Analyses at KIK-IRPA, as well as the entire PHySICAL project, is coordinated by Dr. Steven Saverwyns, while the scientific work at the UGhent is coordinated by Prof. Dr. Frederic Lynen. The work is conducted mainly by Jonas Veenhoven, who is carrying out his PhD in Chemistry within the project (promotors Prof. Dr. Frederic Lynen (UGhent), Prof. Dr. Ing. Maarten van Bommel (University of Amsterdam) and copromotor Dr. Steven Saverwyns (KIK-IRPA).

Work-package 2: Technical studies of RMAH objects

Sampling site

Careful examination of the sampling site on the lacquered objects to be studied is a prerequisite in order to sample intact and representative areas. In this first phase samples will be taken from areas that have through time been protected from physical and light damage. X-radiography and UV photography will preferably be used to visualize former restoration treatments that would otherwise not be visible and could have contaminated the sampling site. In order to compare lacquer that has through time been protected from visible light and UV irradiation, with naturally aged lacquer, samples will also be taken from unprotected areas.

Layer build up

Asian lacquers consist usually of a large number of (lacquer) layers applied on top of each other. Cross-sections are inevitable to study the build-up of the lacquers. A tiny piece of lacquer mounted in a synthetic resin subsequently polished to reveal the multi-layered structure, results in a cross-section.  It provides information on the number, appearance and thickness of original and restoration layers present. The stratigraphic layer build-up will first be studied with optical microscopy using both visible and UV illumination.
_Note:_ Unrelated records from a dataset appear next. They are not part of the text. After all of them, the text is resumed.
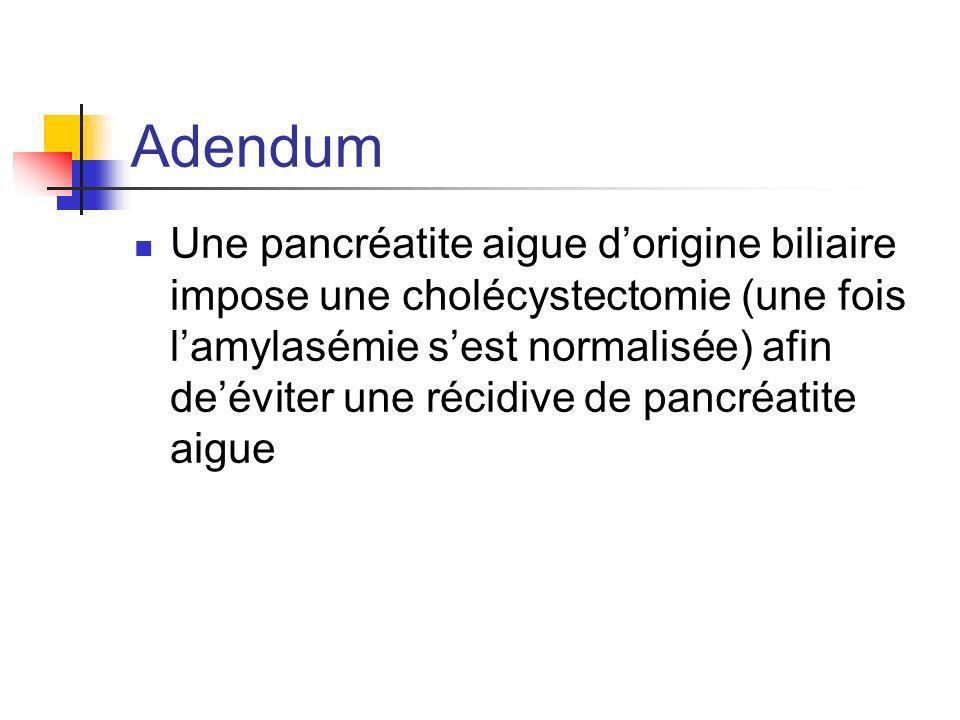 Adendum Une pancréatite aigue dorigine biliaire impose une cholécystectomie (une fois lamylasémie sest normalisée) afin deéviter une récidive de pancr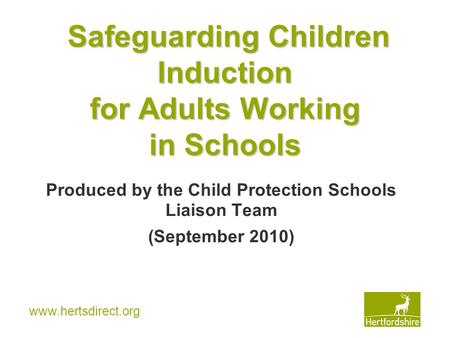Www.hertsdirect.org Safeguarding Children Induction for Adults Working in Schools Produced by the Child Protection Schools Liaison Team (September 2010)
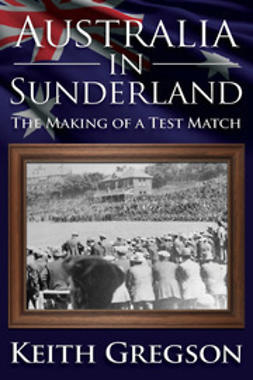 Gregson, Keith - Australia In Sunderland, ebook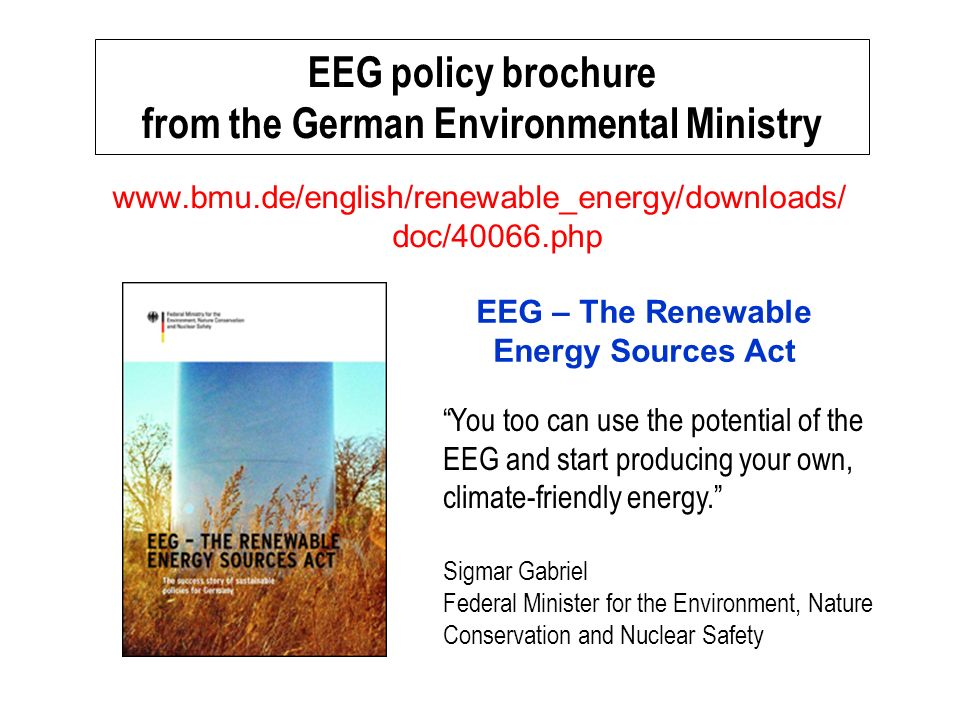 EEG policy brochure from the German Environmental Ministry   doc/40066.php EEG – The Renewable Energy Sources Act You too can use the potential of the EEG and start producing your own, climate-friendly energy.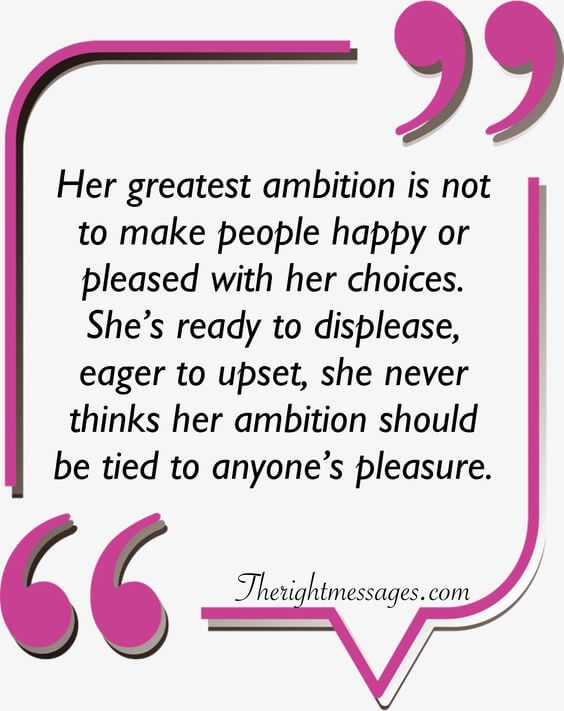 Her greatest ambition strong women quote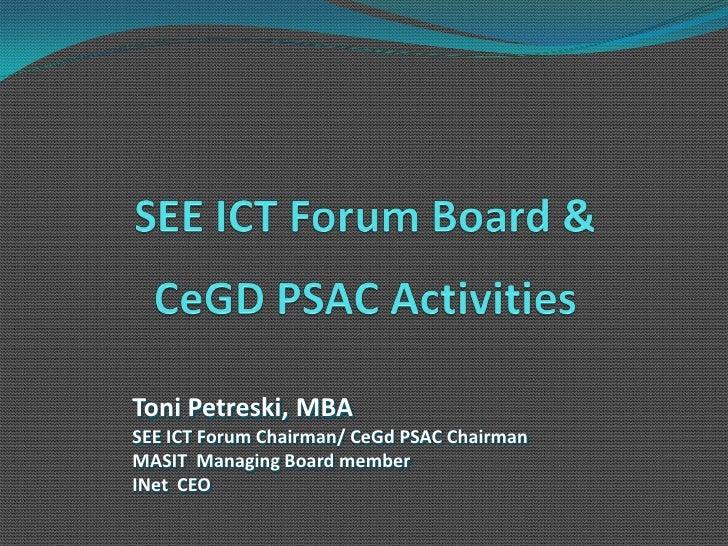 Toni Petreski, MBA SEE ICT Forum Chairman/ CeGd PSAC Chairman MASIT Managing Board member INet CEO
Inorganic and organic analysis

Identifying inorganic pigments in a cross-section is well established and will be performed by scanning electron microscopy with energy dispersive X-ray spectroscopy (SEM-EDX) and micro-Raman spectroscopy (MRS). To get a general idea of the organic composition of the sample and to map compositional changes between layers, cross-sections will be analyzed with (imaging) attenuated total reflection Fourier transform infrared spectroscopy (ATR-FTIR). Unfortunately, the (imaging) ATR-FTIR research on cross-sections does not allow giving detailed information on the sample composition, although differences in layer composition might become clear through detection of functional groups and their abundances. For results on the molecular level, analysis of individual layers is necessary.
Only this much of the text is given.